# Extract to read
Northwest (K) Ltd v Kenya Deposit Insurance Corporation (Official Receiver for Chase Bank Ltd) & Keysian Auctioneers [2019] KEHC 5995 (KLR) | Statutory Power Of Sale | Esheria

Northwest (K) Ltd v Kenya Deposit Insurance Corporation (Official Receiver for Chase Bank Ltd) & Keysian Auctioneers [2019] KEHC 5995 (KLR)

Full Case Text

REPUBLIC OF KENYA

IN THE HIGH COURT OF KENYA

AT NYAHURURU

CIVIL CASE NO.5 OF 2018

(FORMERLY OF ELC.NYAH.355 OF 2017)

NORTHWEST (K) LTD............................................ PLAINTIFF/APPLICANT

- V E R S U S –

KENYA DEPOSIT INSURANCE CORPORATION (OFFICIALRECEIVER

FOR CHASE BANK LTD)...........................1ST DEFENDANT/RESPONDENT

KEYSIAN AUCTIONEERS........................2ND DEFENDANT/RESPONDENT

R U L I N G

Northwest (K) Ltd, the plaintiff/applicant, filed this suit against Kenya Deposit Insurance Corporation (Official Receiver for Chase Bank Ltd), 1st defendant/respondent and Keysian Auctioneers, 2nd defendant/respondent.

# Problem 1
In the court ruling above, under what number was the case formerly filed?
# Problem 2
Write out the part of the court ruling above that starts at "KENYA DEPOSIT INSURANCE CORPORATION (OFFICIALRECEIVER" and ends at "Auctioneers, 2nd defendant/respondent.".
# Problem 3
Resume the ruling in the Northwest (K) Ltd case, picking up after its last sentence.

# Data excerpt

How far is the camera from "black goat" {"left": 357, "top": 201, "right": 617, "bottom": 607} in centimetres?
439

# Task response 1
ELC.NYAH.355 of 2017

# Task response 2
KENYA DEPOSIT INSURANCE CORPORATION (OFFICIALRECEIVER

FOR CHASE BANK LTD)...........................1ST DEFENDANT/RESPONDENT

KEYSIAN AUCTIONEERS........................2ND DEFENDANT/RESPONDENT

R U L I N G

Northwest (K) Ltd, the plaintiff/applicant, filed this suit against Kenya Deposit Insurance Corporation (Official Receiver for Chase Bank Ltd), 1st defendant/respondent and Keysian Auctioneers, 2nd defendant/respondent.

# Task response 3
By the application dated 29/3/2017, the applicant seeks the following orders:

a. ….spent;

b. ….spent;

c. Pending the hearing and determination of the suit, the 2nd respondent, its servants, agents and employees acting on the instructions of the 1st defendant/respondent be restrained by an order of injunction from selling by way of Public Auction property known as LR.No.Nyandarua/Ndemi/7183;

d. Costs of the application be provided for;

A background to this dispute is that the 1st defendant, who is a flower farmer opened an Account No.004217296001 with the 1st defendant and the applicant had an agreement with the 1st defendant bank for overdraft facilities to enable the applicant pay his workers between July, 2011 to February, 2012; that the applicant became unable to service the overdraft due to high interest rates and at that juncture, engaged the 1st respondent to restructure the loan facility to curb the abnormal interest rates as well as provide an extra loan facility to purchase a vehicle.  The applicant offered the suit land LR.Nyandarua/Ndemi/7183, as security.  The request was as per the letter dated 11/3/2014 (GRM.2).  The property was further secured by a personal guarantee and indemnity by each of the directors of the applicant, George Ruitiyu Mukabi and his wife Jane Njambi Ruitiyu.  The loan was repayable over a period of 60 months at an interest rate of 18% per annum.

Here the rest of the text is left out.